Evaluation Metrics: {'eval_loss': 1.873721718788147, 'eval_accuracy': 0.6, 'eval_precision': 0.6283333333333333, 'eval_recall': 0.6, 'eval_f1': 0.5815686274509804, 'eval_runtime': 0.3766, 'eval_samples_per_second': 53.102, 'eval_steps_per_second': 13.276, 'epoch': 10.0}
Text: What is the capital of France?
Predicted Label: Geography
Text: Explain the theory of relativity.
Predicted Label: Science & Technology
Text: Who won the World Cup in 2018?
Predicted Label: Sports


#### Testing some additional questions

In [5]:

sample_questions = [
    "What is the longest river in the world?",
    "What is Newton's second law of motion?",
    "Who was the first President of the United States?",
    "Which country hosted the 2016 Summer Olympics?",
    "Who wrote 'Pride and Prejudice'?",
    "What is the meaning of existentialism?",
    "What is the difference between a bull market and a bear market?",
    "Who directed the movie 'Inception'?",
    "How do you make a classic Margherita pizza?",
    "What is the primary role of the United Nations?"
]

tokens = tokenizer(sample_questions, truncation=True, padding=True, max_length=256, return_tensors="pt")
tokens = {key: val.to(device) for key, val in tokens.items()}

model.eval()
with torch.no_grad():
    outputs = model(**tokens)
    logits = outputs.logits
    probabilities = torch.nn.functional.softmax(logits, dim=1)
    predicted_classes = probabilities.argmax(dim=1).cpu().numpy()  
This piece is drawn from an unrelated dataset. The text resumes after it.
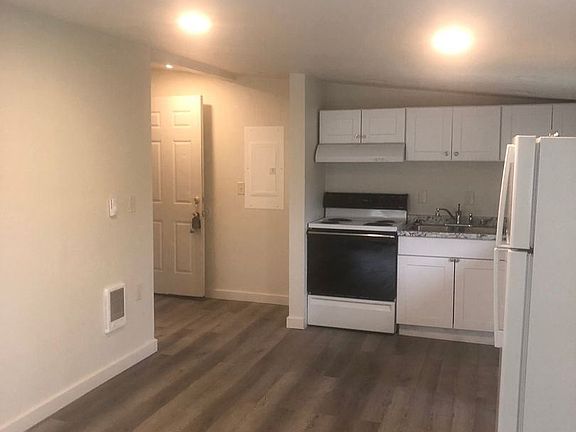 4th image of 112 W 21st St #6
predicted_labels = label_encoder.inverse_transform(predicted_classes)

for question, label in zip(sample_questions, predicted_labels):
    print(f"Question: {question}")
    print(f"Predicted Label: {label}")

Question: What is the longest river in the world?
Predicted Label: Geography
Question: What is Newton's second law of motion?
Predicted Label: Geography
Question: Who was the first President of the United States?
Predicted Label: History
Question: Which country hosted the 2016 Summer Olympics?
Predicted Label: Geography
Question: Who wrote 'Pride and Prejudice'?
Predicted Label: Entertainment
Question: What is the meaning of existentialism?
Predicted Label: History
Question: What is the difference between a bull market and a bear market?
Predicted Label: Economics & Commerce
Question: Who directed the movie 'Inception'?
Predicted Label: Entertainment
Question: How do you make a classic Margherita pizza?
Predicted Label: Entertainment
Question: What is the primary role of the United Nations?
Predicted Label: History


## Comments:

#### We chose this model because of its contextual understanding of text, pretrained knowledge base, and model customization.  We did test various hyperparameters in our model, including learning rate, batch size, and number of epochs.  Something we saw consistently in all of these tests is the model seemed to plateau around mid way point of the number of epochs, possibly indicating the model was struggling with generalization. Although the classification performance metrics were not very good (slightly above average), we believe with additional hyperparamter tuning and perhaps with a larger dataset, we will see significantly better performance metrics.